Hello, I am pretty new to TF-Agents and feel confused about the used metrics in the replay_buffer, dynamic driver and the agent training.
I would really appreatiate if someone can give me a brief explanation about the following terms:
I have created 4 environments and put them all together in a BatchedPyEnvironment
and then converted it to a TFPyEnvironment
. so the batch_size of this environment is 4.
Then I created a TFUniformReplayBuffer
, so what are the 1.batch_zise and 2.max_length ? I understand the batch size is how many elements is stored in the batch, but when I change the max_length value , nothing really happens, unless it is 1 it gives an error.
my observation is a (1,25) vector of integers.
Then to read the replay buffer, I create a dataset outside the training loop ,through replay_buffer.as_dataset
, should this dataset be created at each training iteration? , also what is the difference between the batch_size in the TFUniformReplayBuffer
and the 3.sample_batch_size ?
when I change the num_steps from 2 to 1, it also give an error, so what does this 4.num_steps mean?

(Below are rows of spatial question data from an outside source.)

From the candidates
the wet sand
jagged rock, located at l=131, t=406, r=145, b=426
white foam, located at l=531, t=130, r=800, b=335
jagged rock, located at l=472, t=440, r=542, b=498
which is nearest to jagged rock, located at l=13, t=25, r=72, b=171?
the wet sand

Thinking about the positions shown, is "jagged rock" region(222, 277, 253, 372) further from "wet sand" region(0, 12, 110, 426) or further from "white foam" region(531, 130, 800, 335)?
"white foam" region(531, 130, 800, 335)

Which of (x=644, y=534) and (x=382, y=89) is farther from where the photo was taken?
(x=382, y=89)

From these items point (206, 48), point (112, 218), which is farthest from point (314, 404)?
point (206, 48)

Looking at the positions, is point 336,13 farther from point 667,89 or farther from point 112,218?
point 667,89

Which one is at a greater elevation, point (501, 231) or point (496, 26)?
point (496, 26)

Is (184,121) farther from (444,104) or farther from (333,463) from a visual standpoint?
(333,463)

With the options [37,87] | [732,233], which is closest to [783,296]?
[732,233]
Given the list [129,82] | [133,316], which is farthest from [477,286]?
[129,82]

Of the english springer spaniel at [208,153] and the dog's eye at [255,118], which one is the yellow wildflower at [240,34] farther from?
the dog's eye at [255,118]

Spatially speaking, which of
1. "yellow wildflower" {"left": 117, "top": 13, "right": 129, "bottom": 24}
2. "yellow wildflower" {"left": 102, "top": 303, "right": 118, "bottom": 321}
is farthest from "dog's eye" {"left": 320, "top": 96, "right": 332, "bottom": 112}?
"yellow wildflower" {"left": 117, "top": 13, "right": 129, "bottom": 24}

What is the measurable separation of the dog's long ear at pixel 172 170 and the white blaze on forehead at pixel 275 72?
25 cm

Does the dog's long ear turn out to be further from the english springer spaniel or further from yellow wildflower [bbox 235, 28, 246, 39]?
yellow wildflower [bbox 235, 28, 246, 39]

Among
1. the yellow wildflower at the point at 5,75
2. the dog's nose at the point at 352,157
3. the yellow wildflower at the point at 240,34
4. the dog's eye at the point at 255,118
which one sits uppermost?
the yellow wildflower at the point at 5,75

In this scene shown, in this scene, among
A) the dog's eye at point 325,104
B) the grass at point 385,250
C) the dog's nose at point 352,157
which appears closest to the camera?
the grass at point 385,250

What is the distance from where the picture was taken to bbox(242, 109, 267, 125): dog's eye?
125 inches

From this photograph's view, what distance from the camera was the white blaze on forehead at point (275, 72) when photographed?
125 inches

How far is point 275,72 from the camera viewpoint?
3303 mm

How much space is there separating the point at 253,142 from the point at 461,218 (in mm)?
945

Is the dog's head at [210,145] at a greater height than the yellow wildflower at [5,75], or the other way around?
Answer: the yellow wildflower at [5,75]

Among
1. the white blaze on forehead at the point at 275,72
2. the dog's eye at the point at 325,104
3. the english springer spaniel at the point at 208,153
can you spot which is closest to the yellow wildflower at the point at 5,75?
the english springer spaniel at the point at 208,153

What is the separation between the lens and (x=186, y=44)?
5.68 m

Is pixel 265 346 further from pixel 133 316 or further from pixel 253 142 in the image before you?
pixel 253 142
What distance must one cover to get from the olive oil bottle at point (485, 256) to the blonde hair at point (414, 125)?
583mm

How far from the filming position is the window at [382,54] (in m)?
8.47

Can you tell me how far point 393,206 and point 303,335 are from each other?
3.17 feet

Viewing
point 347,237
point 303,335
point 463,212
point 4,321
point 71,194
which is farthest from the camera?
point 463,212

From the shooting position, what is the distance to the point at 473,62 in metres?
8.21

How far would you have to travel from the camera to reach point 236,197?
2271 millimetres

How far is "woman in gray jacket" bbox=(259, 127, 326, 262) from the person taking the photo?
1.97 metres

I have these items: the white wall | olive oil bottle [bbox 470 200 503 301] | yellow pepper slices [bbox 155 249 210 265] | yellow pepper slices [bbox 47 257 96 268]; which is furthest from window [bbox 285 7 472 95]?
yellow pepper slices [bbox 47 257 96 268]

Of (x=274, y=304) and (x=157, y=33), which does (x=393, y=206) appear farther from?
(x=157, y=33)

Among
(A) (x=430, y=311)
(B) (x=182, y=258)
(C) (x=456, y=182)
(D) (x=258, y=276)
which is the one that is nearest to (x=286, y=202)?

then I create an iterator = iter(dataset)
also outside the training loop.
Also when I see the 5.number of episodes, and 6.number of steps by
env_steps.result().numpy()
and num_episodes.result().numpy()
after the training loop, it shows different numbers that I can’t control every time I run the training.
I create a step driver to collect experience inside the loop dynamic_step_driver.DynamicStepDriver
, but I’m also not sure I got what is the 7.num_steps in it really representing, the training loop I can control the 8.num_iterations , but I though this will be the same number of episodes I get from num_episodes.result().numpy()
and the number of steps I get from env_steps.result().numpy()
, would be the same as num_steps
in dynamic_step_driver.DynamicStepDriver
, but they are all different.
Any hints will be very helpful, Thanks!